Telecom's drop in profit - down by $106 million for the six months to 31 December - was due largely to the interest costs from buying Australian carrier AAPT, she said. Net interest costs were up $69 million - slightly more than double for the same period in 1999.
"But we are beginning to see a positive trend, and margins beginning to grow again in the second quarter of the financial year," she said.
Other factors in the drop were the rise in cost of sales, particularly in areas like mobile, but Ms Gattung said this would improve over the next few months. The company had to move aggressively to attract new mobile users over the past six months as part of the build-up to the launch of its CDMA network later this year.
"We had the largest rise in the number of mobile users in the past three months of 2000 that we have ever had," she said. However, the revenue from those new sales was not coming through in the financial result yet.
While mobile revenue is down $3 million (or $1.1%) and the cost of sales for mobile phones is up 8.4% to $88 million, the company is reaping the benefits elsewhere from the increased use of mobiles. The revenue from calls to cellphones is up $17 million to $149 million. Not only is this an improvement in monetary terms but also the company's gross margin on those calls is up 12.1% to $111 million.

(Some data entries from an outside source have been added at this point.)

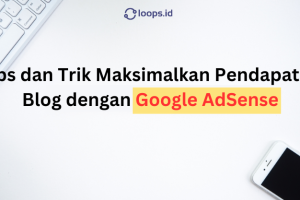 Tips dan Trik Maksimalkan Pendapatan Blog dengan Google AdSense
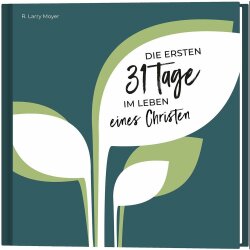 Die ersten 31 Tage im Leben eines Christen - R. Larry Moyer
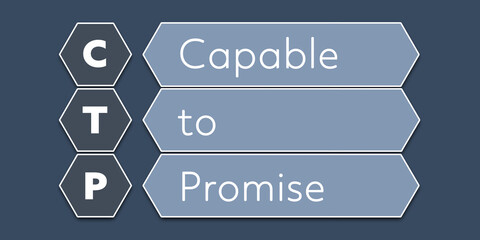 CTP Capable to Promise. An Acronym Abbreviation of a term from the software industry. Illustration isolated on blue background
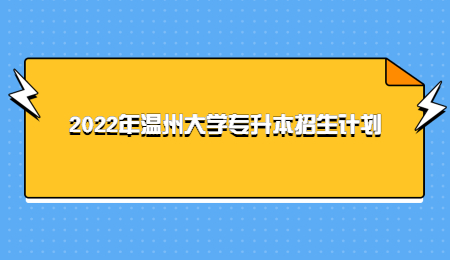 2022年温州大学专升本招生计划.jpg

The main growth area continues to be the internet. Revenue rose 15.2% to $37 million and the number of customers at Telecom's internet provider Xtra was up more than a third.
Moreover, those customers at Xtra - which remains New Zealand's largest ISP - are staying online longer. Dial-up hours rose just over two-thirds to 33.1 million and the average customer stayed online 23.1 hours a month - up nearly a third on the same period in 1999.
"The increase in internet revenue has been impacted by the rise of free ISPs," Ms Gattung said. However, that threat was now receding - most companies which had adopted the free internet model had either stopped acquiring new customers or moving back to the pay for access approach.
National call revenue continued its decline - down 8.4% for the six months and 9.1% for the last quarter.